=== Begin Enclosure ===
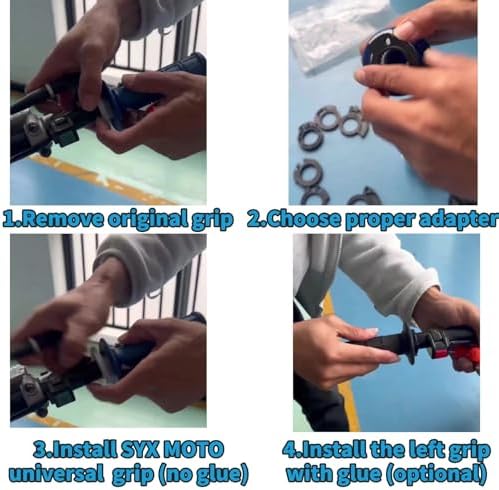 1.Remove original grip

2.Choose proper adapter

3.Install SYX MOTO universal grip (no glue)

4.Install the left grip with glue (optional)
=== End Enclosure ===
For each line in the material above that contains the string "glue", make a copy.

Result of the task:
3.Install SYX MOTO universal grip (no glue)
4.Install the left grip with glue (optional)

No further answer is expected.